RIYADH: The UAE continues to witness strong growth in business conditions across the non-oil economy although its Purchasing Managers’ Index slightly declined to 56.1 in September over the previous month, the latest data from S&P Global revealed.
August had recorded a slightly higher PMI of 56.7, but S&P considers any readings above 50 as growth while those below 50 are marked as contraction.
Hence, the September PMI figure of 56.1 is indicative of a strong improvement in the health of the non-oil private sector, it said.
“The UAE PMI was slightly lower at 56.1 in September, after August’s 38-month high of 56.7, but was nonetheless indicative of another strong pace of improvement in the non-oil economy,” said David Owen, an economist at S&P Global Market Intelligence.
As strong new business growth continued to drive increases in output and employment, S&P noted that firms also encountered relatively mild price pressures, as input costs rose only slightly after a renewed fall in August.
He added: “At a time of heightened global recession risks, these findings suggest that domestic businesses are keeping well clear of economic storms in other regions, helped by above-trend rates of growth in output and new business as the country continues to recover from the pandemic.”
Moreover, higher levels of demand alongside faster payments to suppliers went on to decrease delivery times.
Firms recorded a slight increase in overall expenses in September, which was mainly attributed to a rise in input costs, and higher wages.

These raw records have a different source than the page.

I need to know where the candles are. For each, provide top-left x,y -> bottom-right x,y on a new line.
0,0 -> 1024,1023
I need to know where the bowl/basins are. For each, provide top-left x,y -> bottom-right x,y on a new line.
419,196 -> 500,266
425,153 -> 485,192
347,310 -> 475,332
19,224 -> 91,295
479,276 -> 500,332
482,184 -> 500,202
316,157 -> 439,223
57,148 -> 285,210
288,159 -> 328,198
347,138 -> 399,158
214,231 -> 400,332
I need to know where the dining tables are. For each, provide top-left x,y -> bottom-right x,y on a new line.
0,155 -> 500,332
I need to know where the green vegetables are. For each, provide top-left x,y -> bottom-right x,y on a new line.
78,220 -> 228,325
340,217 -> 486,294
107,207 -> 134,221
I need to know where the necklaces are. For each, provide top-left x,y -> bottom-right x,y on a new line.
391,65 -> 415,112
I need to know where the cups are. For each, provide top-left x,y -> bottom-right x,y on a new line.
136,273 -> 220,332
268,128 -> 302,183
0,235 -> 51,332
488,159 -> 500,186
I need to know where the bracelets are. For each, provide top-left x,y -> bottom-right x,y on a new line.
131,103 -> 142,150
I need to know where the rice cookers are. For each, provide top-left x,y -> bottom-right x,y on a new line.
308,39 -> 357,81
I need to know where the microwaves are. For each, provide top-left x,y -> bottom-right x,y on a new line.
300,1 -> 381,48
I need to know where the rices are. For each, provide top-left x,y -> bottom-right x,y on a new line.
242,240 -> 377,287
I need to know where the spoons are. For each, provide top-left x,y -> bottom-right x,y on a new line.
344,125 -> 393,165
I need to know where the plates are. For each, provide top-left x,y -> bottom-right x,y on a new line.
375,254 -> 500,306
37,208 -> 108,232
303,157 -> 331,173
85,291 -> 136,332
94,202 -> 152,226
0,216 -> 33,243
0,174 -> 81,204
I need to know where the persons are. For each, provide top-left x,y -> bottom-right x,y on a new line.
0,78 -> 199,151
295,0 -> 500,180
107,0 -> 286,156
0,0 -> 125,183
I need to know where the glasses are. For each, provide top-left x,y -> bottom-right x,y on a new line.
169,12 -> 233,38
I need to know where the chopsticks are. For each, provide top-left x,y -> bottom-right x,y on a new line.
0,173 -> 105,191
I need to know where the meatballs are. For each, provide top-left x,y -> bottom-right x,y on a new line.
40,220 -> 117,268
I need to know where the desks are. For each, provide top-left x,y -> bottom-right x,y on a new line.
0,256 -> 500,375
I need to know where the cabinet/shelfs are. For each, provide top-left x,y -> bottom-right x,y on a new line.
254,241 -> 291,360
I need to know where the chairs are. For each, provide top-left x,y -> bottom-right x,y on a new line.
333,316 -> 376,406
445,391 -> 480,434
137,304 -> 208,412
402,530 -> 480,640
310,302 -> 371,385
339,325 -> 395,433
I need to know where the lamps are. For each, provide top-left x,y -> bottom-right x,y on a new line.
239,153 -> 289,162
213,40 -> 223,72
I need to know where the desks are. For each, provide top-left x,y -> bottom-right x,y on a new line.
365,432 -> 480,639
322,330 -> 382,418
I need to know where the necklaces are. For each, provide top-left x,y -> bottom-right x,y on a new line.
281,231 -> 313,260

However, reductions in energy prices and other commodities countered it — keeping inflation cost low in comparison to the first half of 2022.
Expectations are more optimistic this month as more firms in the UAE are looking to increase their business activity, but it is still weaker than the long run trend.
Similar to the UAE, Saudi Arabia’s PMI also dropped this month from 57.7 to 56.6 but is well beyond the 50 S&P mark.
Saudi firms remain confident in production growth and in the future of business activity for the coming year.